Neufang plays this transformation in the context of a complex relationship between Hay and his lover Rudi Gernreich, played by Joshua Devitt. Devitt is a charismatic presence onstage. There are moments between Devitt and Neufang that reach into a deeply conflicted interpersonal dynamic. The two are simplifying that dynamic for the stage in a way that allows the audience to peer into it and marvel for a few scenes. Love during oppression is never easy.

The story is brought to an intimate studio theater stage without much in the way of production. Director/Designer Mark E. Schuster draws all attention to the social and intellectual interactions of people struggling on so many different levels... the overall picture this production delivers is a truly captivating one.

- Russ Bickerstaff, Curtains/Shepherd Express, March 8, 2014

NEXT FALL

In those moments when Nauffts tries to get serious and say more, [Donna] Lobacz and [Amanda] Carson are most natural and convincing among the four minor characters.

As for Adam and Luke: [Mark Neufang]... and [Raymond] Sartler craft an appealing, funny and eminently credible relationship at the play's core.
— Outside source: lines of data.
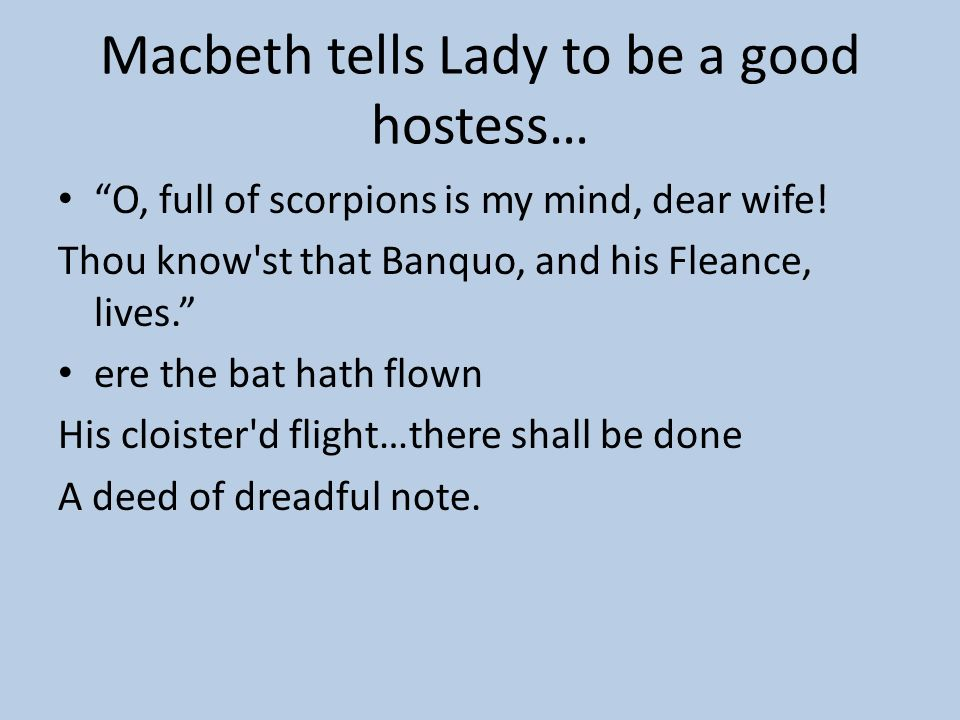 Macbeth tells Lady to be a good hostess…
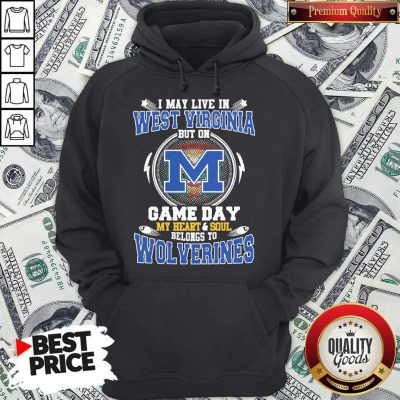 I May Live In West Virginia But On Game Day My Heart And Soul Belongs To Michigan Wolverines Hoodie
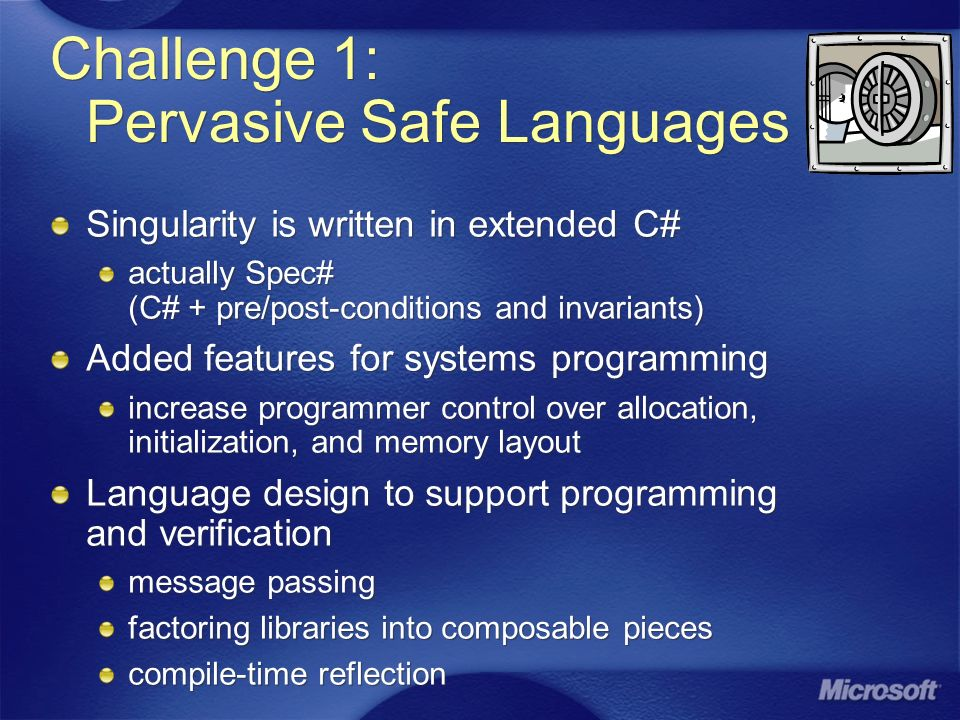 Challenge 1: Pervasive Safe Languages Singularity is written in extended C# actually Spec# (C# + pre/post-conditions and invariants) Added features for systems programming increase programmer control over allocation, initialization, and memory layout Language design to support programming and verification message passing factoring libraries into composable pieces compile-time reflection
- Mike Fischer, Milwaukee Journal Sentinel, October 12, 2014

As Adam and Luke, Mark Neufang and Raymond Sartler capture an easy, credible and entertaining rapport, full of urbane banter and witty interchange. Amanda Carson is poised, sweet, and thoughtful as their yoga-loving friend, while Donna Lobacz brings warmth and humor to the role of Luke’s voluble mother; the two women center the play between sky and earth. James Santelle avoids cliché as Luke’s conservative father, playing him as a rounded human being rather than a stereotype—and more vulnerable than we expected. If anything, under Mark Schuster’s direction, everyone is a bit too goshdarn nice; were it not for Neufang, who is not at all afraid to show his character’s negative side, the show might lack bite altogether. But if the script sometimes wanders into “made-for TV,” territory, its heart is definitely in the right place. Avoiding deep philosophical questions, it delves into the characters’ individual needs: there are no villains here, just flawed human beings doing the best (or not) with what they’re given.

Next Fall is a noble effort to span some of the culture war’s widest gaps. So doing, it displays true Christian charity towards all, while reflecting what may be the new mainstream view in the light of same-sex marriage's greater acceptance. And that’s not bad.